Mengutip pandangan Juan E. Mendez, ada tanggung jawab dari negara untuk melindungi korban dan masyarakat dalam kejahatan-kejahatan masif dan sistemik terkait dengan hak asasi manusia. Dengan dibatasi oleh Pasal 5, maka sulit bagi para korban pelanggaran hak asasi manusia untuk memperjuangkan hak-hak konstitusionalnya. Sebab menurut para Pemohon, Myanmar tidak menjadi bagian dari International Criminal Court karena tidak turut menandatangani Statuta Roma. Sehingga tidak mungkin negara dengan kekuasaan seperti junta militer mendirikan pengadilan HAM untuk mengadili para pejabatnya yang terlibat pelanggaran hak asasi manusia.

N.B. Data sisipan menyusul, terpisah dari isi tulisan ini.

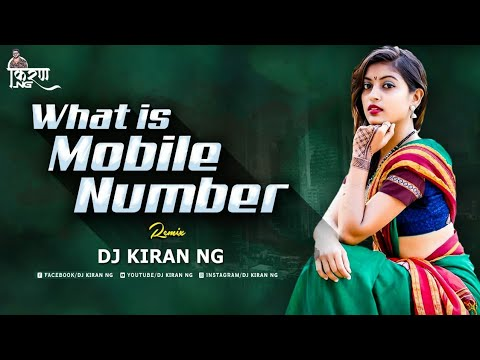 What Is Mobile Number (Remix) - Dj Kiran NG Vol - 22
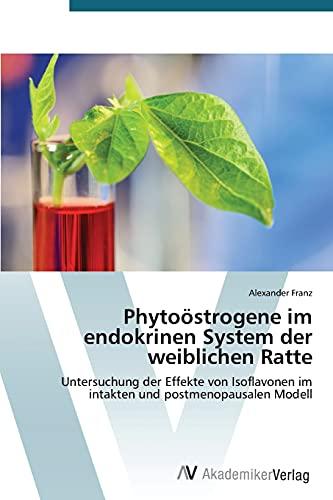 9783639720884: Phytoöstrogene im endokrinen System der weiblichen Ratte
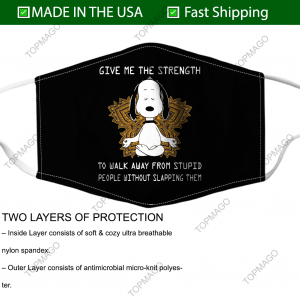 Snoopy Yoga Give Me The Strength To Walk Away Form Stupid People Face Mask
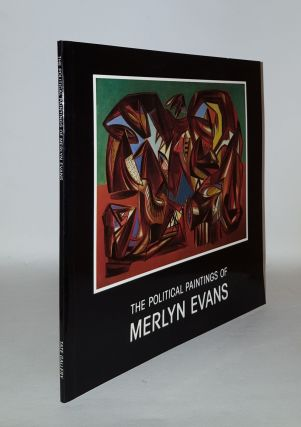 THE POLITICAL PAINTINGS OF MERLYN EVANS 1930-1950 Exhibition Catalogue. EVANS Merlyn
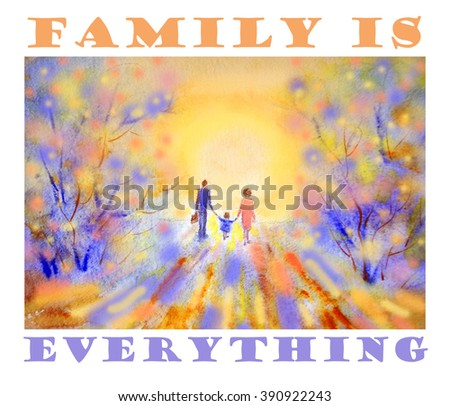 "Vintage art print with quote ""FAMILY IS EVERYTHING""."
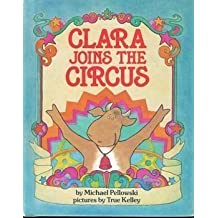 Clara Joins the Circus by Michael Pellowski (1981-08-02)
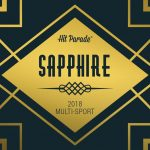 2018 Hit Parade Sapphire Multi-Sport is only two weeks away!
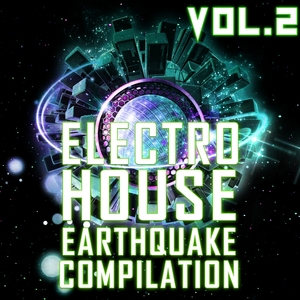 VARIOUS - Electro House Earthquake Vol 2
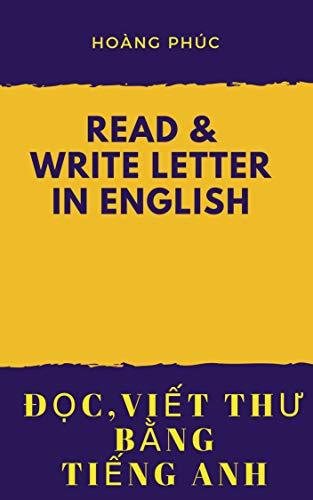 Read & write letter in English-Đọc & viết thư bằng tiếng Anh (English Edition)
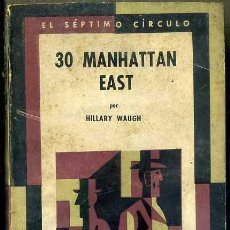 Libros de segunda mano: HILLARY WAUGH : 30 MANHATTAN EAST (SÉPTIMO CÍRCULO, 1969). Lote 50565414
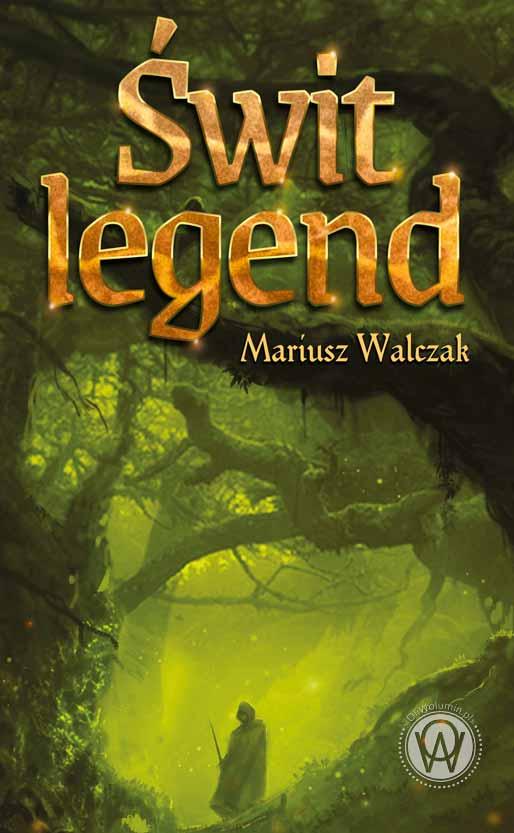 """""""Świt legend"""" Mariusz Walczak"""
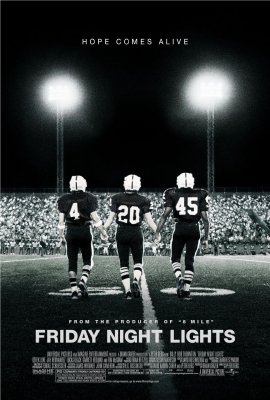 Penktadienio vakaro žiburiai / Friday Night Lights (2004)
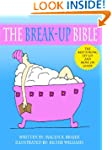 The Break-Up Bible: The Keep Strong,...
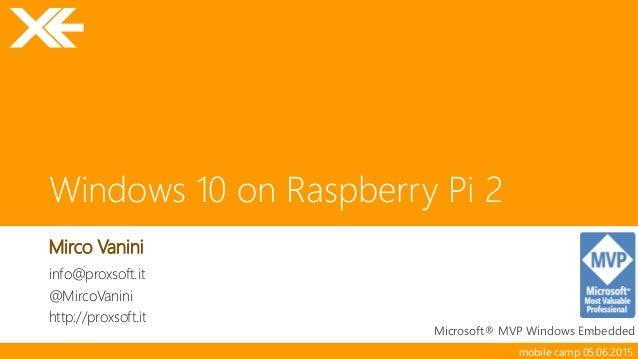 mobile camp 05.06.2015 Windows 10 on Raspberry Pi 2 Mirco Vanini Microsoft® MVP Windows Embedded info@proxsoft.it @MircoVa...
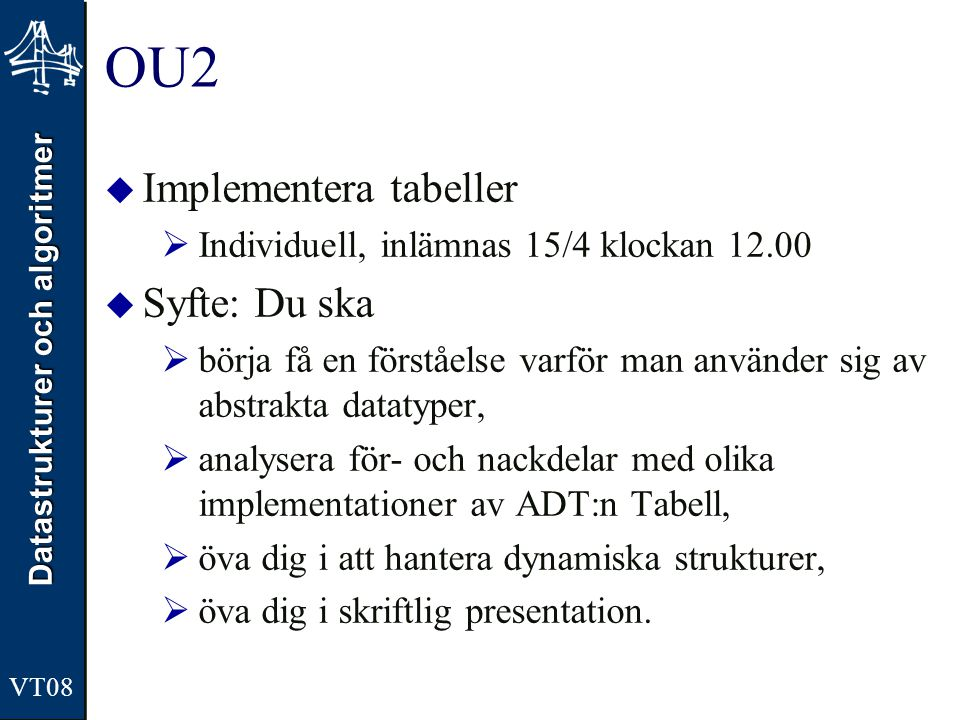OU2 Implementera tabeller Syfte: Du ska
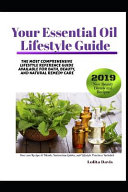 Your Essential Oil Lifestyle Guide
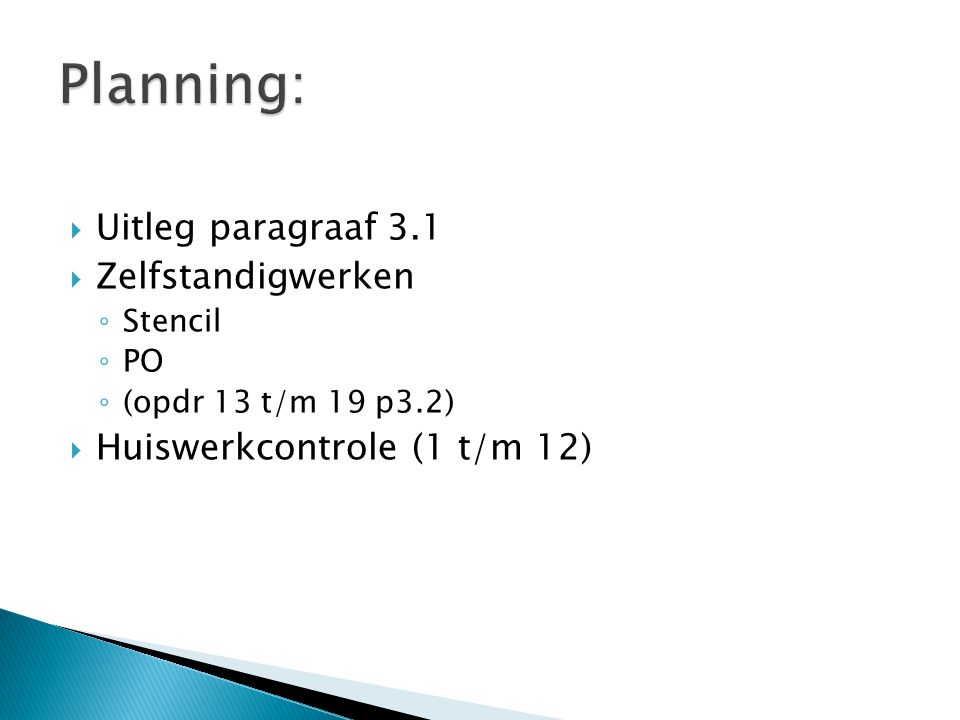 Planning: Uitleg paragraaf 3.1 Zelfstandigwerken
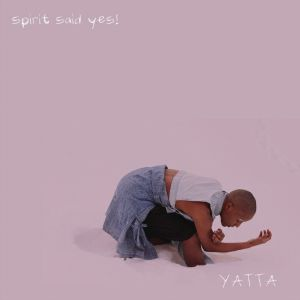 YATTA - Spirit Said Yes!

Oleh karena terjadi kekosongan hukum untuk menindaklanjuti pelaku pelanggaran HAM berat di Kawasan Asia tersebut, diperlukan suatu cara untuk melindungi warga negara—tidak saja di Myanmar, tetapi juga di ASEAN secara keseluruhan untuk bisa mengemban hak-hak membela diri secara pribadi.
Untuk itu, dalam petitum para Pemohon meminta agar Mahkamah mengabulkan permohonan para pemohon untuk seluruhnya. “Menyatakan frasa “oleh warga Negara Indonesia” yang terdapat pada Pasal 5 Undang-Undang Nomor 26 Tahun 2000 tentang Pengadilan Hak Asasi Manusia bertentangan dengan UUD 1945”.
Penulis: Sri Pujianti.
Editor: Nur R.
Humas: Tiara Agustina.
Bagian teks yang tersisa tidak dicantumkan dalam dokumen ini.